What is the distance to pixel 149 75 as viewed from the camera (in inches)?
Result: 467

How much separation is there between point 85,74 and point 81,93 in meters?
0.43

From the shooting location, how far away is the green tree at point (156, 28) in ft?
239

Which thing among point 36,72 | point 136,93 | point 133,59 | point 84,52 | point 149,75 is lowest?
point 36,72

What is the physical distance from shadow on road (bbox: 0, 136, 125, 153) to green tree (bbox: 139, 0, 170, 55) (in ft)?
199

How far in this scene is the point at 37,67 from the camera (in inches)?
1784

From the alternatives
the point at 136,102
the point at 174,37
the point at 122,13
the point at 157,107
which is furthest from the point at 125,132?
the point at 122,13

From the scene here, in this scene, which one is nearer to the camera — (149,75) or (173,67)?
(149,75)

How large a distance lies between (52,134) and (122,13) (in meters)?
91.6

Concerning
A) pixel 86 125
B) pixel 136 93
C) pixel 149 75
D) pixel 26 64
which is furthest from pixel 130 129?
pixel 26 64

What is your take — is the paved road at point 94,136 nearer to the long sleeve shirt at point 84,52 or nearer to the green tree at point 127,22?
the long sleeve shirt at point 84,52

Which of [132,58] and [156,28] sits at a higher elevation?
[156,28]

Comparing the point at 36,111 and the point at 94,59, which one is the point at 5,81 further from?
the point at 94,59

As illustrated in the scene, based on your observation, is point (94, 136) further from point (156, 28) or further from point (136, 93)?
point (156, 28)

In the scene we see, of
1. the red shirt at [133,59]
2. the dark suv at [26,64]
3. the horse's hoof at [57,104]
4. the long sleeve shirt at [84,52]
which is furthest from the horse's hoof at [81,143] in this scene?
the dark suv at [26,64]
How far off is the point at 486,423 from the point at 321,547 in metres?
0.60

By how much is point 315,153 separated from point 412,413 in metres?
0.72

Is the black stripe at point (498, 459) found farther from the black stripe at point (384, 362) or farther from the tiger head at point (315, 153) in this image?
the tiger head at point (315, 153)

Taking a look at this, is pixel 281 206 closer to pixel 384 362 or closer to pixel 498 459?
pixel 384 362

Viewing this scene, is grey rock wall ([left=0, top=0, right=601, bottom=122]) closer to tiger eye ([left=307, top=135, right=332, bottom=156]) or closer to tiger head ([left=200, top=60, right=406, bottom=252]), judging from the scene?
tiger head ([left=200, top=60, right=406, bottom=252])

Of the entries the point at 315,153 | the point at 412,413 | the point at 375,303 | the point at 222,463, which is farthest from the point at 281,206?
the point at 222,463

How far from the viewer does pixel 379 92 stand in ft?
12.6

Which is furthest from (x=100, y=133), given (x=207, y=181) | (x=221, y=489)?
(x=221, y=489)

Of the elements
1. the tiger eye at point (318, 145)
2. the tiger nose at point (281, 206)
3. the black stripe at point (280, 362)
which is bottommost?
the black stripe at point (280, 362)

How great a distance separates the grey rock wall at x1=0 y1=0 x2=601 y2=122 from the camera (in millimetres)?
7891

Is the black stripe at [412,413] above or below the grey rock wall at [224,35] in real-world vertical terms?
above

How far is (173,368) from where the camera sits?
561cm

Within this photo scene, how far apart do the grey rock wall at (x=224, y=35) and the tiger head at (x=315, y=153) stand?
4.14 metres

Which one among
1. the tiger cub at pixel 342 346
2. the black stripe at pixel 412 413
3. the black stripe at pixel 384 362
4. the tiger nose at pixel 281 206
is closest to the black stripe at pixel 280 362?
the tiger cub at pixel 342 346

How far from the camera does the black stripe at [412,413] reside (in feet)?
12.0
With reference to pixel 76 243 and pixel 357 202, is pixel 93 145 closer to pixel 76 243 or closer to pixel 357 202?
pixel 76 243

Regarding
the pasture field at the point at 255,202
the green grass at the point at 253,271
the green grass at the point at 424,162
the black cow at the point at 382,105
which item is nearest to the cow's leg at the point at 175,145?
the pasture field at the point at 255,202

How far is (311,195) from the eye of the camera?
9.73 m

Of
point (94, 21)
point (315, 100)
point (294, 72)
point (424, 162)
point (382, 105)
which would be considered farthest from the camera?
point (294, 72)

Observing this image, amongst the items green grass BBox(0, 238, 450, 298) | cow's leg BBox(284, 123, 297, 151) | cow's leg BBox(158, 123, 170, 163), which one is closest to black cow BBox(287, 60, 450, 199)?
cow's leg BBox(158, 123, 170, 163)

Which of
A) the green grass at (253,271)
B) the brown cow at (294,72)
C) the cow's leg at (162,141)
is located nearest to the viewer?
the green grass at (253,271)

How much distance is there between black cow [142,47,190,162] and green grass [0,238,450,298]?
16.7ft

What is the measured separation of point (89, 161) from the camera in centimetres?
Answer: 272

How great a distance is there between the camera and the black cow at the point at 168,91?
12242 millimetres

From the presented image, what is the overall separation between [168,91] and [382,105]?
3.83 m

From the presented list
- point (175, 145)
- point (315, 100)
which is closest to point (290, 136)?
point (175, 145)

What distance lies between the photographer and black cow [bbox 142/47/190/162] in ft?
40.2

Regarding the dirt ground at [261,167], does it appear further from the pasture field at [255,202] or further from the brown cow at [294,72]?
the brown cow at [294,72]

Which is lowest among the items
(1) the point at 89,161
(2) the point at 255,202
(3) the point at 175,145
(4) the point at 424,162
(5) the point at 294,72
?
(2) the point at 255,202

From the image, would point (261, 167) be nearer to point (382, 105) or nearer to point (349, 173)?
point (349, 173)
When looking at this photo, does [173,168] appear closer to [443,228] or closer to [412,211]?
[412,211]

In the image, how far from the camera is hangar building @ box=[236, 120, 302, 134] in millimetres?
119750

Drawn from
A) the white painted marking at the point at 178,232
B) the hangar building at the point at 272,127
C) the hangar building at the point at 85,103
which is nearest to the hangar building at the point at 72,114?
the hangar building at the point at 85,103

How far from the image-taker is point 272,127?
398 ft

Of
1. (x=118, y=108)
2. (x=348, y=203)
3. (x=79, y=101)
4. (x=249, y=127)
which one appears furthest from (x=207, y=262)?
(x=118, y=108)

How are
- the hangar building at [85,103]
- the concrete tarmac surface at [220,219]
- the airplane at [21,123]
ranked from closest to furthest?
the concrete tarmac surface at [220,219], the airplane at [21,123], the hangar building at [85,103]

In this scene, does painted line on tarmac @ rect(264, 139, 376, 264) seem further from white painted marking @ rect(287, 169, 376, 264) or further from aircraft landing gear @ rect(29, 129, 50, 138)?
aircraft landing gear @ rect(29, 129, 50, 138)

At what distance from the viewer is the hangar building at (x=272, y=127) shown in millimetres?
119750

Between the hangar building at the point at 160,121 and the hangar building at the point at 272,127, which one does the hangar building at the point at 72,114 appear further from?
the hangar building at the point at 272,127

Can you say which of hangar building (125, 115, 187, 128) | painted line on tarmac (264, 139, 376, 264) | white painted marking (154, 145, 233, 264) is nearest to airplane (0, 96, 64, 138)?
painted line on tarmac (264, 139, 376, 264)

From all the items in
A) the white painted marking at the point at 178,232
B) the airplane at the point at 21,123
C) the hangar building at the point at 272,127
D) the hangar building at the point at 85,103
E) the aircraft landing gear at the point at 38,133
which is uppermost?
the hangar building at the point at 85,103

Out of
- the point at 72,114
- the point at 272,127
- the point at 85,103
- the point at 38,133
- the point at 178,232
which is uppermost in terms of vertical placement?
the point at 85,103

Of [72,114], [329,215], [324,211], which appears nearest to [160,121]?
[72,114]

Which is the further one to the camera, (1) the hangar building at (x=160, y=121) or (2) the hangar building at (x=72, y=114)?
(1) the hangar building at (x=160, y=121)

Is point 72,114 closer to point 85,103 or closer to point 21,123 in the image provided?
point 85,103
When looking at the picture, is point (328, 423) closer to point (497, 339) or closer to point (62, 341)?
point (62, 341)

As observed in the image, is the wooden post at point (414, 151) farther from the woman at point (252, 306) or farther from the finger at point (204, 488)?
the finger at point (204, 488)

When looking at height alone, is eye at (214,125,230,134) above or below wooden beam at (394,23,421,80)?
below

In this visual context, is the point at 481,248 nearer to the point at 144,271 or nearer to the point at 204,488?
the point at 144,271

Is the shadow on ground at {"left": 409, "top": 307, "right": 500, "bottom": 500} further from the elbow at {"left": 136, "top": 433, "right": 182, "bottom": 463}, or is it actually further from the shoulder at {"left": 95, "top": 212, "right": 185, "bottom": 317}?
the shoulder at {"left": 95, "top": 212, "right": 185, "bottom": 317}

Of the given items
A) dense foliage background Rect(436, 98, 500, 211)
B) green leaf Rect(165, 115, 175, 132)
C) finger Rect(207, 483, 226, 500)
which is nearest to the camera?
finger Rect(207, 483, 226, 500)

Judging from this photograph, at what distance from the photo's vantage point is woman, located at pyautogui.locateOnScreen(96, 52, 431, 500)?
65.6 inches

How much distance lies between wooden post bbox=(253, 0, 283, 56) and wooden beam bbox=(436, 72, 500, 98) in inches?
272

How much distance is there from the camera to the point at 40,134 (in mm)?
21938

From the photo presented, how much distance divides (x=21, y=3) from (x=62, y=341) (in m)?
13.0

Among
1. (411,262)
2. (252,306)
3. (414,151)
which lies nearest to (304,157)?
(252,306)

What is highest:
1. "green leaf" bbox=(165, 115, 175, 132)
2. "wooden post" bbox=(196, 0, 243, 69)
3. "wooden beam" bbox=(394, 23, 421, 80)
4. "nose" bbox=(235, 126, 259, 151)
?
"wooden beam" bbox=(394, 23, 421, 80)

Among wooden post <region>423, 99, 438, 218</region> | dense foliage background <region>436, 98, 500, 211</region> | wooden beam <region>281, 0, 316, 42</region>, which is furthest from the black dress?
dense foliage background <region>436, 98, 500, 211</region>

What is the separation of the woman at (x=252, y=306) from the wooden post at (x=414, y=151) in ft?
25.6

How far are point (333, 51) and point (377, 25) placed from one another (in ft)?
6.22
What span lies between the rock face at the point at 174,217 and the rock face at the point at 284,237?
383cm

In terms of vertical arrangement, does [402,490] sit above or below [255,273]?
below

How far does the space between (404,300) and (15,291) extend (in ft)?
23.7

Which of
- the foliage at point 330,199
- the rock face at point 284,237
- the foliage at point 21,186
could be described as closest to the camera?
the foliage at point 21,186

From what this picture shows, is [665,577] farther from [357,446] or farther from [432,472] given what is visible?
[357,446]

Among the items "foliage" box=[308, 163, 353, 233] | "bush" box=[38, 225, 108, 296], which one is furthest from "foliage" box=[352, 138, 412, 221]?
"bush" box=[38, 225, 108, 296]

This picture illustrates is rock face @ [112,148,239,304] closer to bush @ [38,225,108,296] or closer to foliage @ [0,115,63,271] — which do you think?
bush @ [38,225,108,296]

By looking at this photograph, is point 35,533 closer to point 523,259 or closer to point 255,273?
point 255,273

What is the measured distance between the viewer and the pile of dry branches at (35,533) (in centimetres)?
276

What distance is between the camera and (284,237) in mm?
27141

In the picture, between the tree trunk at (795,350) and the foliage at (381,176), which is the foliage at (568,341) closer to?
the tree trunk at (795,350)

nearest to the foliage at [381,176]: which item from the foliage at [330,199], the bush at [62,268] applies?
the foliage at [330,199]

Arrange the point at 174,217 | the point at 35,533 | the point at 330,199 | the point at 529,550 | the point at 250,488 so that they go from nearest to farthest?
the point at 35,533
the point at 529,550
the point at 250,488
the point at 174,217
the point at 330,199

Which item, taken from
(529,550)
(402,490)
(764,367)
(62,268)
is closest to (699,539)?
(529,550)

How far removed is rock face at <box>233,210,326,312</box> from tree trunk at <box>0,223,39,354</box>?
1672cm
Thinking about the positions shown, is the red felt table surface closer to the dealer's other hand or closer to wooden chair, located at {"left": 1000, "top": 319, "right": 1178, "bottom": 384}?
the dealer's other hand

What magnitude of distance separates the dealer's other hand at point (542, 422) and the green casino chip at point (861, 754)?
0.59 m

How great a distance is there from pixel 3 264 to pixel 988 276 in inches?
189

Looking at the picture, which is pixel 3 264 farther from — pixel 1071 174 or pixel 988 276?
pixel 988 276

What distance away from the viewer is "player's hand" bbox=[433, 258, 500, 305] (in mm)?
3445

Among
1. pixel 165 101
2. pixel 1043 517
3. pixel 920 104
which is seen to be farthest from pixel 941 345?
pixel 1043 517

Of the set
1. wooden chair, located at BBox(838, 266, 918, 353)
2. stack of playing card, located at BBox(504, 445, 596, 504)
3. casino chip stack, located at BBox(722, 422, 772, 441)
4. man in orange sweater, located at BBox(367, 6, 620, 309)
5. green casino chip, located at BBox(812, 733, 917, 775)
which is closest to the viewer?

REQUIREMENTS:
Reproduce word for word the lines of the records from the line containing "Arrange the point" through the last line of the records, including both of those lines.

WORKED SOLUTION:
Arrange the point at 174,217 | the point at 35,533 | the point at 330,199 | the point at 529,550 | the point at 250,488 so that they go from nearest to farthest?
the point at 35,533
the point at 529,550
the point at 250,488
the point at 174,217
the point at 330,199

Which item, taken from
(529,550)
(402,490)
(764,367)
(62,268)
is closest to (699,539)?
(529,550)

How far removed is rock face at <box>233,210,326,312</box> from tree trunk at <box>0,223,39,354</box>?
1672cm
Thinking about the positions shown, is the red felt table surface closer to the dealer's other hand or closer to wooden chair, located at {"left": 1000, "top": 319, "right": 1178, "bottom": 384}?
the dealer's other hand

What magnitude of distance separates the dealer's other hand at point (542, 422) and the green casino chip at point (861, 754)?
0.59 m

How great a distance is there from pixel 3 264 to pixel 988 276 in inches?
189

Looking at the picture, which is pixel 3 264 farther from — pixel 1071 174 or pixel 988 276?
pixel 988 276

What distance away from the viewer is "player's hand" bbox=[433, 258, 500, 305] (in mm)?
3445

Among
1. pixel 165 101
2. pixel 1043 517
3. pixel 920 104
which is seen to be farthest from pixel 941 345?
pixel 1043 517

Of the set
1. wooden chair, located at BBox(838, 266, 918, 353)
2. stack of playing card, located at BBox(504, 445, 596, 504)
3. casino chip stack, located at BBox(722, 422, 772, 441)
4. man in orange sweater, located at BBox(367, 6, 620, 309)
5. green casino chip, located at BBox(812, 733, 917, 775)
which is closest to the viewer?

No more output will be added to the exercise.